§ **PROBLEMA PROPOSTO A**
Que nome o texto sobre a crise no Brasil dá à ideia de que a Democracia tem também uma dimensão social e econômica, além da esfera institucional?
§ **PROBLEMA PROPOSTO B**
Dê prosseguimento ao texto sobre a crise no Brasil a partir da última frase apresentada.

§ **TRECHO DO TEXTO**
::::::::
Em todos os momentos de crise aguda no país, soubemos nos dotar de um projeto de nação. Isso se deuapós o suicídio de Vargas, a renúncia de Jânio ou o impedimento de Collor. Hoje, a crise é igualmente grave e nem projeto de governo nós temos. O que existe é uma tentativa de perpetuação no poder de um grupo apenas. Lamentável, mas verdadeiro.
Em muitas áreas ou setores da vida brasileira estamos com dificuldades para
garantir o básico, isto é, saneamento, educação, saúde, direito de ir e vir. Ou a Democracia não possui
uma dimensão social e econômica também, indo além da esfera institucional? A isso chamamos
Radicalidade Democrática justamente. Temos uma das maiores concentrações de renda do mundo, investimos
pouco nas novas tecnologias e ainda engolimos a roubalheira travestida de ação política. Tudo
isso contribui para desorientar a população, em perda acelerada de identidade. A violência urbana campeia de
tal maneira que ficamos com a impressão de que a vida vale pouco ou nada. E não só: há quase cinco milhões
de brasileiros fora do país.
::::::::
§ **DADOS FORNECIDOS**
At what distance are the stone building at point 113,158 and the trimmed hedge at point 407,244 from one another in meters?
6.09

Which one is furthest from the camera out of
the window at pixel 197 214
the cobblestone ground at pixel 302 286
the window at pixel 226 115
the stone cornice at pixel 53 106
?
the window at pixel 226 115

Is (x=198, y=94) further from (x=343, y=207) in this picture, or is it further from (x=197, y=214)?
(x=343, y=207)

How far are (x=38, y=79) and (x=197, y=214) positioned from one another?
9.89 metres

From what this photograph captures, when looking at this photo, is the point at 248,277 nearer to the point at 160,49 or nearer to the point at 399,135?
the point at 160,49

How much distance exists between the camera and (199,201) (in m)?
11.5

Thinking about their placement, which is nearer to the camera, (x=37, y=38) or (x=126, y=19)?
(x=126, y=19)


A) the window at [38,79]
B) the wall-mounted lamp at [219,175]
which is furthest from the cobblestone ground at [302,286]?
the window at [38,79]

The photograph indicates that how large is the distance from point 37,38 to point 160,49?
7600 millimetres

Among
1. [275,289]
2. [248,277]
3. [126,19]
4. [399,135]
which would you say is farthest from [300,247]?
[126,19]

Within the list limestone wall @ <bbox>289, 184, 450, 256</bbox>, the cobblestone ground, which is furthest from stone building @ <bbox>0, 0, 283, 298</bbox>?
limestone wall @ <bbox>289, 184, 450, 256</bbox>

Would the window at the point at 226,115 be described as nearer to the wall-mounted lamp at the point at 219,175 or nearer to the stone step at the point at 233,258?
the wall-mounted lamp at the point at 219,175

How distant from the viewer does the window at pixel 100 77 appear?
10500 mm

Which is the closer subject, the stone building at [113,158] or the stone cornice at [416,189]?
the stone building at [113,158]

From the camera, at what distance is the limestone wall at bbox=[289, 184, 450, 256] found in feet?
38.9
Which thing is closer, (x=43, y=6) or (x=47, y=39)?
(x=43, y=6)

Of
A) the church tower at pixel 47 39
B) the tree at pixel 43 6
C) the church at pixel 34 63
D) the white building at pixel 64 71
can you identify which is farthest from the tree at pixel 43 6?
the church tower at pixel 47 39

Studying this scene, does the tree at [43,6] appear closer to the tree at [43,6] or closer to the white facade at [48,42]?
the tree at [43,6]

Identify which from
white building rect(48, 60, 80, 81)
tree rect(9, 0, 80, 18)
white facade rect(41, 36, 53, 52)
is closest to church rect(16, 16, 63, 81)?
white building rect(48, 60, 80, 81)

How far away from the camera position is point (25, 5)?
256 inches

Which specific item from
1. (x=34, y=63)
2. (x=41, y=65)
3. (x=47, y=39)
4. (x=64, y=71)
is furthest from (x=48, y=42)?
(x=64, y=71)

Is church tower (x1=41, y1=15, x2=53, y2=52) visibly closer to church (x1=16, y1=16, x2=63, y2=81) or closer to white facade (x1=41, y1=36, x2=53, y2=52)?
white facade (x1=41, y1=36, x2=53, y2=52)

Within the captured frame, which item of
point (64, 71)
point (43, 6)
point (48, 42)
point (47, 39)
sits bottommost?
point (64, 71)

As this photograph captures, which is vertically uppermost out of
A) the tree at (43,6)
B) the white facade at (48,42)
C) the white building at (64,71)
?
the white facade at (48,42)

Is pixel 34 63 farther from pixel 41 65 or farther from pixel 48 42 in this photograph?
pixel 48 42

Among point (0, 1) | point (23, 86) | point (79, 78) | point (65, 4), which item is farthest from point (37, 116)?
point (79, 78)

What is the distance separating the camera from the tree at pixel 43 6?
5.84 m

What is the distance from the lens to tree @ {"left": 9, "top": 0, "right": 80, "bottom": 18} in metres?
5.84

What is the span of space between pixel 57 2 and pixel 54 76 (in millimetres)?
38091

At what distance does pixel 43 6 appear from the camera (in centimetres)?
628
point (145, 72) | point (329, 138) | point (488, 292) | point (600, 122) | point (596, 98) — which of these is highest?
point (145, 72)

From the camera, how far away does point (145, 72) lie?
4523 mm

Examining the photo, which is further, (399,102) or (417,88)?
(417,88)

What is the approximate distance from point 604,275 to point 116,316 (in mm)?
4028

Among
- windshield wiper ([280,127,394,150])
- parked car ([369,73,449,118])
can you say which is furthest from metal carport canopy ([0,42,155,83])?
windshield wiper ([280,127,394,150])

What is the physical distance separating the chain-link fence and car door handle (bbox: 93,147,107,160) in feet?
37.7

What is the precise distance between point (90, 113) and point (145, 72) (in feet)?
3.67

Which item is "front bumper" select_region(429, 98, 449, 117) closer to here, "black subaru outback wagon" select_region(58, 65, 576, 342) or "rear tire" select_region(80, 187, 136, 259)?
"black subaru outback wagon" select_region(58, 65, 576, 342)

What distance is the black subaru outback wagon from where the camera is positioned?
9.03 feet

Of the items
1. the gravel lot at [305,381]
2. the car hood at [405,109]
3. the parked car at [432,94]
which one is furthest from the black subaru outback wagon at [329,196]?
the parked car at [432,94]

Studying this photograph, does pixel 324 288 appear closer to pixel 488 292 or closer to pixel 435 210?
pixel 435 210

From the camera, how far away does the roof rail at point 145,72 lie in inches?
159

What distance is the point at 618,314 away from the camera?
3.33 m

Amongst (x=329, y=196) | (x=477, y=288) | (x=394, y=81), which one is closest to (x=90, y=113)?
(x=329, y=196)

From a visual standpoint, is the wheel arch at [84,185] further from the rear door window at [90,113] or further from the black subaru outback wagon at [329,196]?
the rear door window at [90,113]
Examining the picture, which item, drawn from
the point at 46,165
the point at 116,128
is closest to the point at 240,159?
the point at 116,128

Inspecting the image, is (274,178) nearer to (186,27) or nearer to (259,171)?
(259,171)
::::::::
§ **RESPOSTA CORRETA A**
Radicalidade Democrática.

§ **RESPOSTA CORRETA B**
Isso, oficialmente. Os jovens estão indo embora daqui. Desistiram do país. Como reverter esse estado de coisas? Primeiramente, precisamos restabelecer o fio da meada, voltar a ter uma contra elite. Nos momentos cruciais da vida brasileira, ela se apresentou, disse sim ao país. Entendemos por contra elite aquele setor das camadas cultas da população que se compromete com as reformas de estrutura de que o país necessita com urgência. Entre os anos 40 e 60, tivemos isso. A ditadura militar interrompeu esse processo e a redemocratização não o retomou, ainda que sob novas bases. Ou seja, é fundamental nos dotarmos de uma contra elite que se debruce sobre a nossa realidade, estudando os seus problemas e, ao lado das massas populares, proponha soluções para eles. Qualquer projeto está fadado ao fracasso se não envolver a sociedade civil, sempre maior do que o Estado.
E a sociedade tem ido à luta, apesar das dificuldades todas. Há sinais claros nesse sentido. Temos mais de 25 milhões de brasileiros no MEI, lutando por sua sobrevivência. Contabilizamos cerca de dez milhões de artesãos e isso equivale à população de uma Suécia inteira. É um dado novo; o mundo do trabalho começando a se mexer fora do Estado. Na atividade cultural acontece algo semelhante. Em cada canto do Brasil é possível perceber que há jovens fazendo ótimo teatro de rua, mulheres como aquelas do Jalapão fabricando seus magníficos artefatos a partir do capim dourado, escritores talentosos expondo seus livros, músicos como aqueles reunidos em torno das escolas de samba do Rio de Janeiro ou do Olodum em Salvador. Por outro lado, aumenta o grau de consciência das pessoas no tocante aos problemas ambientais.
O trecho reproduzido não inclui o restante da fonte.